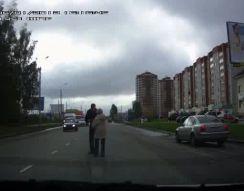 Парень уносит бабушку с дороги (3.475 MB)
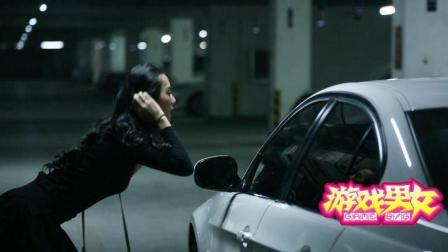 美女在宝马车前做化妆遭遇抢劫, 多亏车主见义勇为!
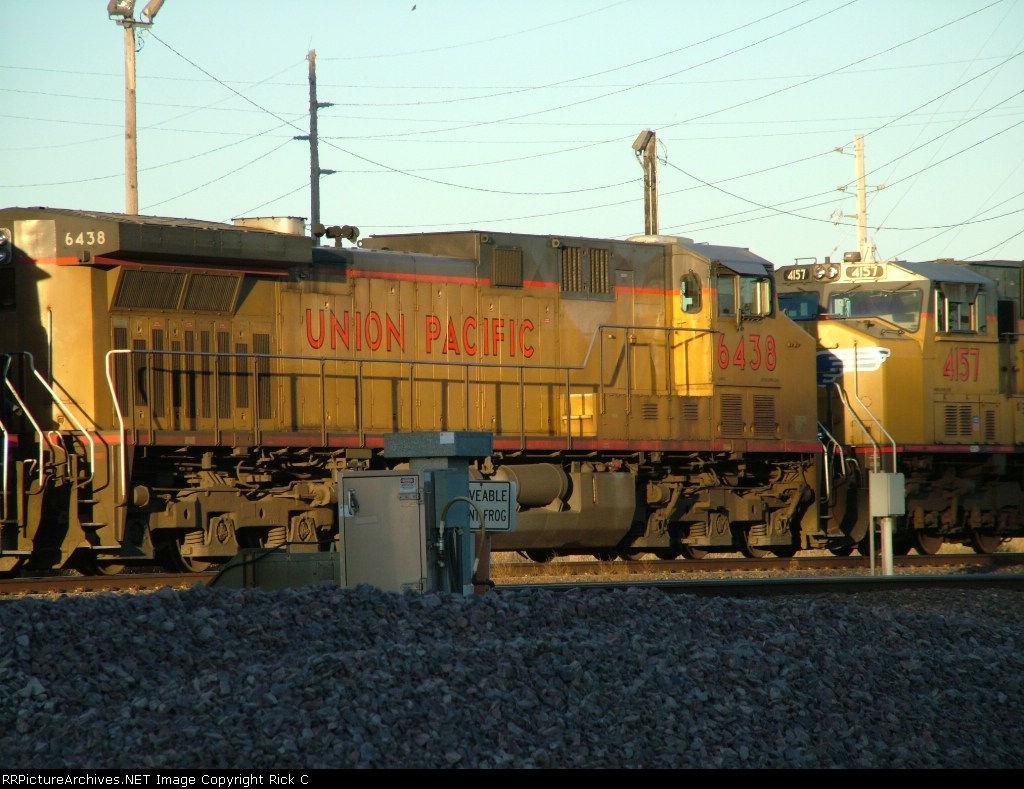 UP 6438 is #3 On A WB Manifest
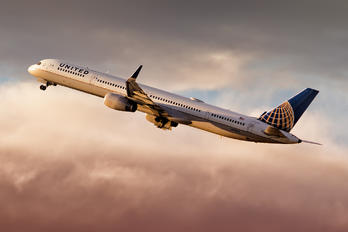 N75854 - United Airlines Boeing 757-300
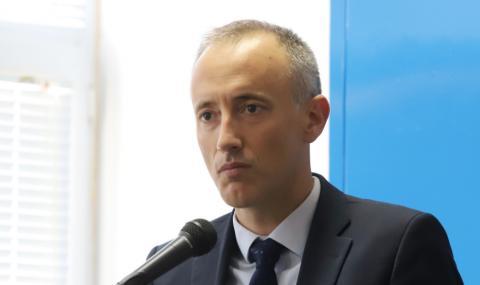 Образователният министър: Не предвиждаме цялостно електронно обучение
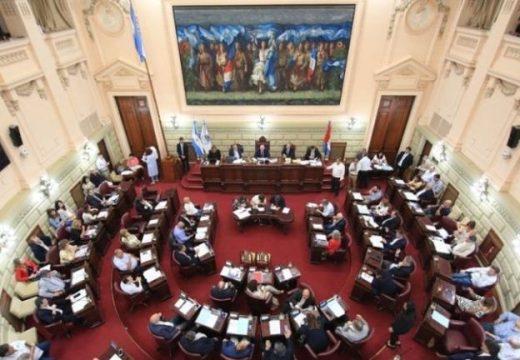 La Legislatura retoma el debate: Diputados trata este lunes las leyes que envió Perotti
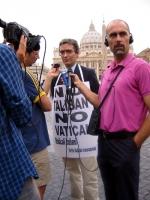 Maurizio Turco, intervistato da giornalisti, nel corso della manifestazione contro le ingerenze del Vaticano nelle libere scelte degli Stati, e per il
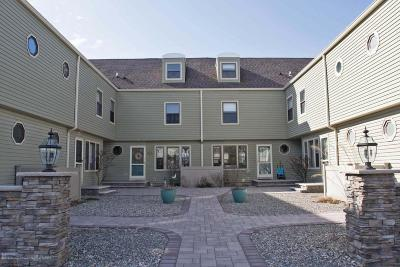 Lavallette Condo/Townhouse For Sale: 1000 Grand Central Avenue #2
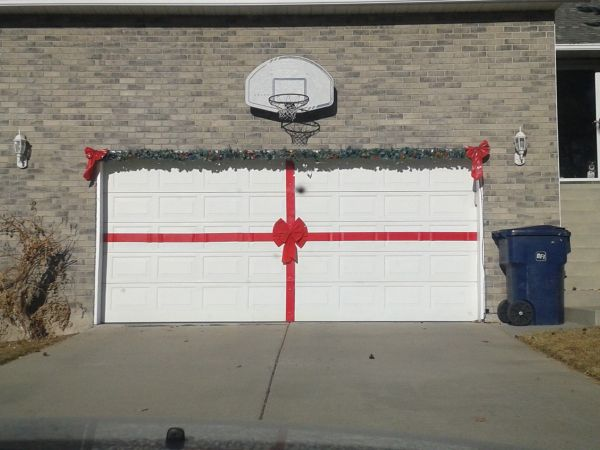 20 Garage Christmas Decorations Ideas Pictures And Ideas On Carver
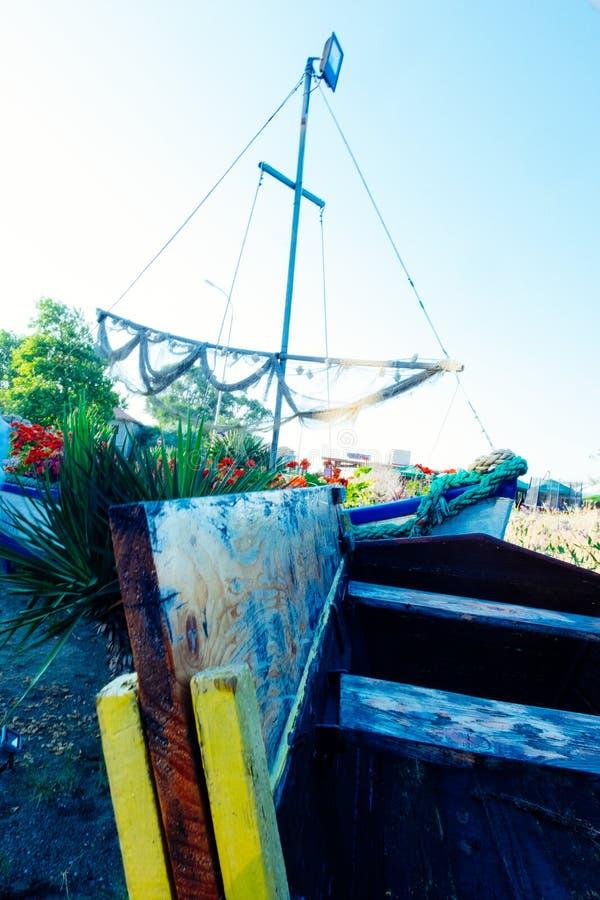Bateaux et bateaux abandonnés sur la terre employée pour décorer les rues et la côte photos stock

- Problem description
Retype, please, exactly the lines that begin with the one containing "Lavallette Condo/Townhouse For" and end at the last line of the entries above, both included, leaving out pictures.

- Output for this task
 Lavallette Condo/Townhouse For Sale: 1000 Grand Central Avenue #2
 20 Garage Christmas Decorations Ideas Pictures And Ideas On Carver
Bateaux et bateaux abandonnés sur la terre employée pour décorer les rues et la côte photos stock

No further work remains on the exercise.